Based on record review and interview the facility failed to ensure reserialization of scopes and implement consistency of documentation for tracking endoscope sterilization to the patient. This failed practice placed all patients at risk for infection transmission due extended hang time of scopes between cleaning and documentation that did not ensure sterilization had been met. Findings:


Review of the sterilization envelope dated 8/29/18 revealed 2 cycles had been completed; #3010 the diagnostic and #3011. The documentation on the envelope did not identify the scope number, who released the load, or a patient identifier. Inside the envelope were 3 sterilization strips. Cycle #3010 was the diagnostic and cycle #3012 had not identifying information on the strip. Cycle #3011 was missing.
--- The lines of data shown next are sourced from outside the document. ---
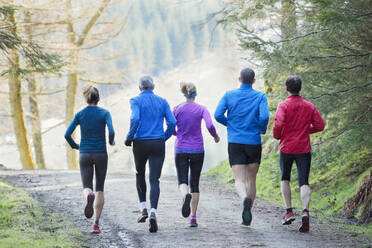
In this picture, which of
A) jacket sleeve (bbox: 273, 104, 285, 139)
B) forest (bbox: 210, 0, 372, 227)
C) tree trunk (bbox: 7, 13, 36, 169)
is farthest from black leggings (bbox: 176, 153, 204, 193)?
tree trunk (bbox: 7, 13, 36, 169)

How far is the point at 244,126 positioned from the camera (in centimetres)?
712

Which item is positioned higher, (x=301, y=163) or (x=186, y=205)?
(x=301, y=163)

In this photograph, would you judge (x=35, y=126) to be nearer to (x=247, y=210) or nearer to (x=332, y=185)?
(x=332, y=185)

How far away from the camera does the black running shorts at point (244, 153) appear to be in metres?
7.11

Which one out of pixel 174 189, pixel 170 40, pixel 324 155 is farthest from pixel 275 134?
pixel 170 40

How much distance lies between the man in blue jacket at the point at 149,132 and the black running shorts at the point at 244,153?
A: 3.12ft

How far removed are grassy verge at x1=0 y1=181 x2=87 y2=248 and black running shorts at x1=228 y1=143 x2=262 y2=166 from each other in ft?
7.99

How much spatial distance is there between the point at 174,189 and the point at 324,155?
4.65 metres

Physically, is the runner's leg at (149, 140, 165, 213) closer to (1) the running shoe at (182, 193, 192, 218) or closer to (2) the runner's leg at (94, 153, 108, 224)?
(1) the running shoe at (182, 193, 192, 218)

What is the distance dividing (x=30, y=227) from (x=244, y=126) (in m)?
3.47

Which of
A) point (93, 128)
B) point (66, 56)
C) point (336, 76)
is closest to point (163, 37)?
point (66, 56)

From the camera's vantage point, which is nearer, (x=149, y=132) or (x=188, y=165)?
(x=149, y=132)

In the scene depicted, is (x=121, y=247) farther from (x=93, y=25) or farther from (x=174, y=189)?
(x=93, y=25)

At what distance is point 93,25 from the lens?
23.7 metres
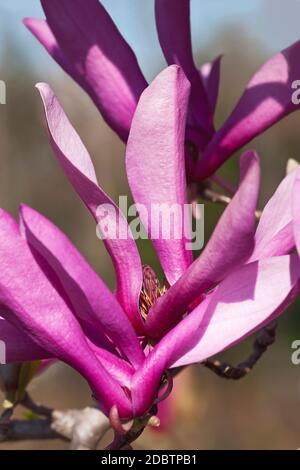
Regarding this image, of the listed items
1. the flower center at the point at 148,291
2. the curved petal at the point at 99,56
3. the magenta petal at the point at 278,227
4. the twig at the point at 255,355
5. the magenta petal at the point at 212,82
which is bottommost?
the twig at the point at 255,355

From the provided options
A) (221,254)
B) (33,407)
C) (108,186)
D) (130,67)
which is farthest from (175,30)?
(108,186)

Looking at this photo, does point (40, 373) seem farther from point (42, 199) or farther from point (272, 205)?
point (42, 199)

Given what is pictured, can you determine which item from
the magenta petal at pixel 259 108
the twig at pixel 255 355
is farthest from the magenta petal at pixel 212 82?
the twig at pixel 255 355

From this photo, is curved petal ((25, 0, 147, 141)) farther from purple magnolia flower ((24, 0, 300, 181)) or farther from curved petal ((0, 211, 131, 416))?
curved petal ((0, 211, 131, 416))

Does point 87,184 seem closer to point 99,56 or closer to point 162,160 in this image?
point 162,160

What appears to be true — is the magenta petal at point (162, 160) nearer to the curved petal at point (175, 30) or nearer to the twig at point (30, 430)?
the curved petal at point (175, 30)

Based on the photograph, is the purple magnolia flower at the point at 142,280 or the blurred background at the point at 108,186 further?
the blurred background at the point at 108,186

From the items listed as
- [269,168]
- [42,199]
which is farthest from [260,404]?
[42,199]
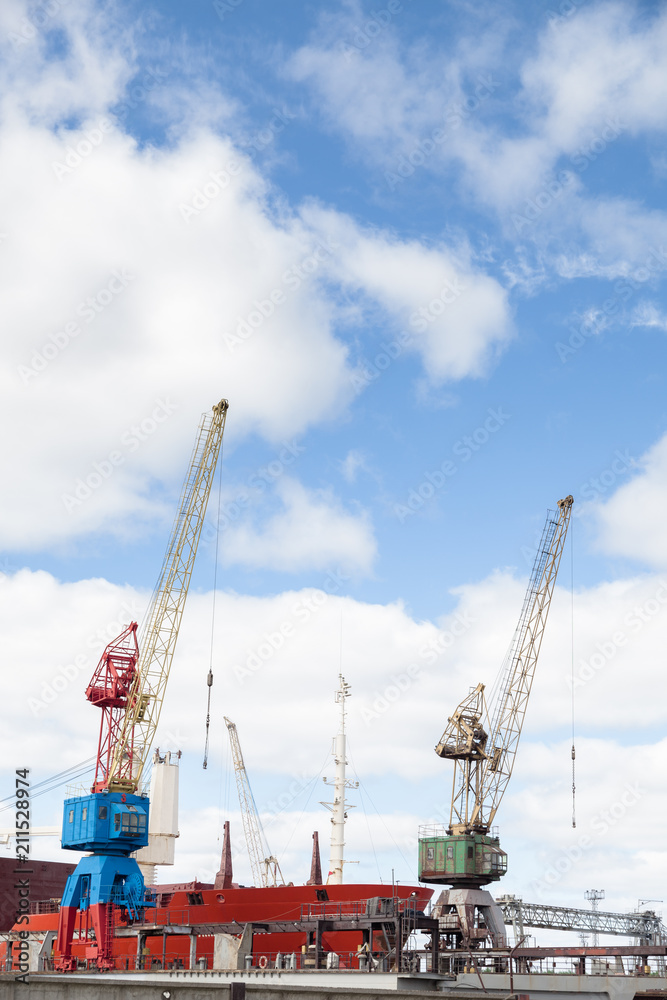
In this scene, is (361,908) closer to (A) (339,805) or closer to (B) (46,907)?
(A) (339,805)

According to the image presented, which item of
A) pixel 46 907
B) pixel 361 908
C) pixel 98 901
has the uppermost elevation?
pixel 361 908

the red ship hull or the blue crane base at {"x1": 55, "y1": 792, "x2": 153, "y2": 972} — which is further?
the blue crane base at {"x1": 55, "y1": 792, "x2": 153, "y2": 972}

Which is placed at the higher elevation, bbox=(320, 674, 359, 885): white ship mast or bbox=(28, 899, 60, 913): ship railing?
bbox=(320, 674, 359, 885): white ship mast

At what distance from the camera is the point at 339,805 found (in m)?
66.6

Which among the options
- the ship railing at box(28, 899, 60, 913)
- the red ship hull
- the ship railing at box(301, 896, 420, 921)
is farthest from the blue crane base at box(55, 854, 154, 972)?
the ship railing at box(28, 899, 60, 913)

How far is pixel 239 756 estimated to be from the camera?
11169cm

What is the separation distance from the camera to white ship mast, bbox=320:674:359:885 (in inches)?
2516

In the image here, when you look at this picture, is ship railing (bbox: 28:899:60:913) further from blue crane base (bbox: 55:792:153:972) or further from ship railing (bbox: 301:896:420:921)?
ship railing (bbox: 301:896:420:921)

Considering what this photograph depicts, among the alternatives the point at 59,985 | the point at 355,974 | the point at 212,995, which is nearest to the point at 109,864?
the point at 355,974

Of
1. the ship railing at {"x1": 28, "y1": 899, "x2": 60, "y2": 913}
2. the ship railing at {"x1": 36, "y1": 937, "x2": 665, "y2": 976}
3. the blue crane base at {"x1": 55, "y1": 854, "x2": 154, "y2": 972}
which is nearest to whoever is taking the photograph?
the ship railing at {"x1": 36, "y1": 937, "x2": 665, "y2": 976}

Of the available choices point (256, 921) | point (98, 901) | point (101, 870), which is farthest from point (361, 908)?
point (101, 870)

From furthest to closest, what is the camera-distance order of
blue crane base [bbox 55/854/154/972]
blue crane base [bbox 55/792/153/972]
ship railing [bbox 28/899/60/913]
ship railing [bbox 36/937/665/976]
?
ship railing [bbox 28/899/60/913] → blue crane base [bbox 55/792/153/972] → blue crane base [bbox 55/854/154/972] → ship railing [bbox 36/937/665/976]

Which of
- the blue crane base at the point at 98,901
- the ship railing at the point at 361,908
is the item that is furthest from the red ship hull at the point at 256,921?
the blue crane base at the point at 98,901

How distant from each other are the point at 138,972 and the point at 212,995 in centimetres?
2546
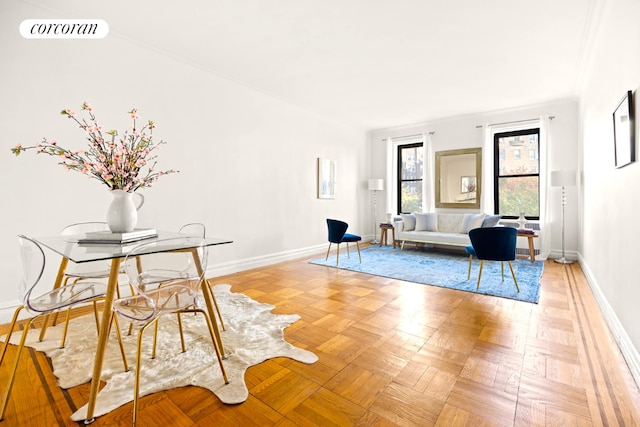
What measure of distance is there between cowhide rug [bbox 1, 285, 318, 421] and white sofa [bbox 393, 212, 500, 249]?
3.86 meters

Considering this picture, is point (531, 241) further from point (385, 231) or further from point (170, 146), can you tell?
point (170, 146)

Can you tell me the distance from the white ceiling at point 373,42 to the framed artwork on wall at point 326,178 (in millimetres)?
1461

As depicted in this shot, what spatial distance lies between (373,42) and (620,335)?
138 inches

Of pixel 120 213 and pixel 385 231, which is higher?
pixel 120 213

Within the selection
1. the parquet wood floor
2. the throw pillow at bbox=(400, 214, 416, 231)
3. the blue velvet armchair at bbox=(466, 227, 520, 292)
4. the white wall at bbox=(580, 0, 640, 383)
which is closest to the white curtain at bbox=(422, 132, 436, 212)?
the throw pillow at bbox=(400, 214, 416, 231)

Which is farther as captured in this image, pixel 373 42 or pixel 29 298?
pixel 373 42

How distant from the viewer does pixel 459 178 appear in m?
6.53

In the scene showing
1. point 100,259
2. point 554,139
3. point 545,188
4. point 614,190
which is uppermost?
point 554,139

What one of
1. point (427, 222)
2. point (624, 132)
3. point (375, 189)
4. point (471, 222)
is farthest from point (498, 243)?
point (375, 189)

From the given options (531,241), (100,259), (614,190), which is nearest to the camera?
(100,259)

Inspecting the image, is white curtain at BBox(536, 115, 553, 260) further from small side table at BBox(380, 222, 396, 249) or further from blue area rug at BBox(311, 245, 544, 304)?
small side table at BBox(380, 222, 396, 249)

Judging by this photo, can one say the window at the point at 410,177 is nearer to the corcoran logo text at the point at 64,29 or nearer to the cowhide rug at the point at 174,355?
the cowhide rug at the point at 174,355

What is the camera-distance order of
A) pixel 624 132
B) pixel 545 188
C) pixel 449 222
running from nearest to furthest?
pixel 624 132
pixel 545 188
pixel 449 222

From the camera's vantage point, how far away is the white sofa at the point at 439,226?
5641 mm
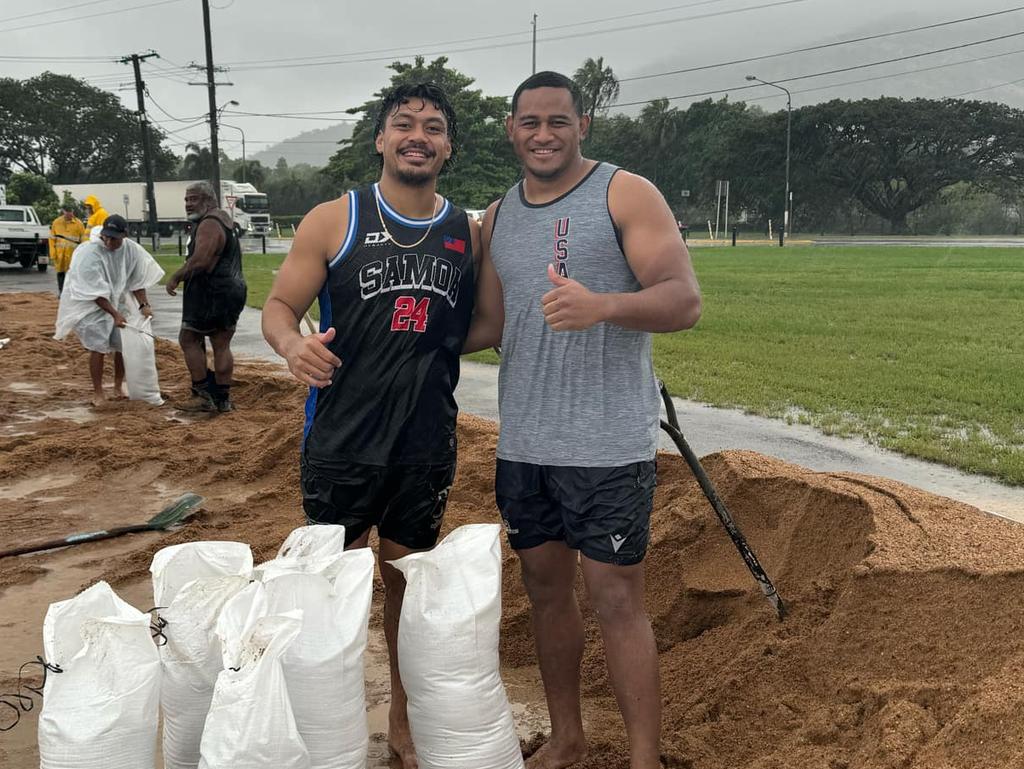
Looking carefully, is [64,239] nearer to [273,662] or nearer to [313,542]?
[313,542]

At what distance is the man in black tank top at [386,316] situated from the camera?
2.62 m

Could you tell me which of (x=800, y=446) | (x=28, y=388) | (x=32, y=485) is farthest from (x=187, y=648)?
(x=28, y=388)

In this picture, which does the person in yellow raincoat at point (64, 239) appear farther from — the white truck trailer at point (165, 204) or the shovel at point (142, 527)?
the white truck trailer at point (165, 204)

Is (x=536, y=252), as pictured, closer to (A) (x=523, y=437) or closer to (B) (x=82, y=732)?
(A) (x=523, y=437)

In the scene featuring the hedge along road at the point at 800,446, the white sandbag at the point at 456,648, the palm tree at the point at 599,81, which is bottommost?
the hedge along road at the point at 800,446

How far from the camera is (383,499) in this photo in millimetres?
2762

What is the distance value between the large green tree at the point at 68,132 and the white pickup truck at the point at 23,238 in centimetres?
4711

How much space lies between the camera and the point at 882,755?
232 centimetres

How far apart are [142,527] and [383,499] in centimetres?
278

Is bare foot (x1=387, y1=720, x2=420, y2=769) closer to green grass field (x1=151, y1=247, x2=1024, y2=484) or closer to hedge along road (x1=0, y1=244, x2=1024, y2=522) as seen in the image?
hedge along road (x1=0, y1=244, x2=1024, y2=522)

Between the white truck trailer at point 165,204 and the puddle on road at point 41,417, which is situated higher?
the white truck trailer at point 165,204

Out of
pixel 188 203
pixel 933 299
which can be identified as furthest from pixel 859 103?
pixel 188 203

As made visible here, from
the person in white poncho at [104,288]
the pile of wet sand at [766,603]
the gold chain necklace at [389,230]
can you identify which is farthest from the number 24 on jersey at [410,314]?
the person in white poncho at [104,288]

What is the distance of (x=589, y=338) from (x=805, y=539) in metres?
1.73
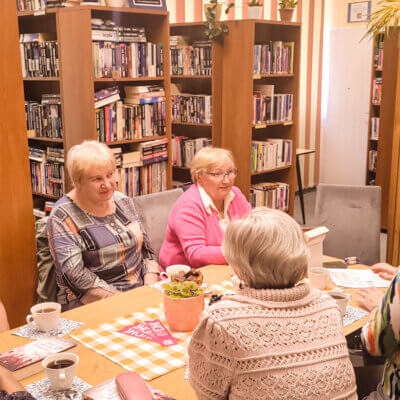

In addition there was a strip dated 8/29/18 for cycle #3745 in the envelope, again with no identifying information.

Review of the sterilization envelope dated 8/31/18 revealed 2 cycles had been completed; #3746 the diagnostic and #3747 a "bronchoscope." The envelope did not identify the scope number, who released the load or a patient identifier. Inside the envelope was a scope cleaning tag dated 8/10/18. The scope should have been re-sterilized before use due to the hang time of greater than 5 days per the facility policy.


Review of the facility policy "OR-018 Cleaning, Disinfecting, Sterilizing, or Storing of Instruments," revised 3/24/17, revealed "All endoscopes will be reprocessed after each procedure and before use if unused for more than 5 days."